For fleet organisations, this reinforces established asset management principles, accurate records, consistent processes, and clear accountability.
These are not new challenges, but artificial intelligence increases their importance. Managing them effectively will be critical to achieving safe and sustainable outcomes.
A Session Designed to Challenge Thinking
The keynote will take an unconventional format: a live conversation between Eden Shirley and an AI system with dynamic responses via an internet connection.
The purpose is to show how human judgement and artificial intelligence can work together in real time.
Looking ahead, the session is intended to encourage delegates to reconsider how technology fits into daily operations and decision-making.
“It’s trying to open their minds that AI is kind of integrated into the way that they could work.”
For many attendees, the value of the session will lie in understanding what practical adoption could look like. Not in theory, but in the context of real fleet operations.

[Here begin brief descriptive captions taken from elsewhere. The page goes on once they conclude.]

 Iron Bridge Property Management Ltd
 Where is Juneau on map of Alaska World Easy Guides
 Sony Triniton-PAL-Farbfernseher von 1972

Why Fleet Leaders Should Attend
Artificial intelligence is already influencing vehicle technology, maintenance strategies, and supply chain management. The pace of change is accelerating, but adoption across the fleet sector remains uneven.
This keynote offers an opportunity to step back from vendor messaging and consider the broader operational impact.
Fleet Managers and supply chain professionals attending the 2026 Australasian Fleet Education and Leadership Summit can expect to leave with:
- A clearer understanding of how AI can support daily operations
- Practical ideas for integrating AI into existing workflows
- A realistic perspective on how technology may shape the future of fleet management
In an industry defined by reliability, safety, and long-term planning, understanding how emerging technologies will influence operations is becoming part of the leadership role.
The Fleet Manager and the AI Coworker Keynote to be delivered by Eden Shirley at 10:10am on Tuesday, May 19th at the 2026 AfMA Summit is designed to start that conversation.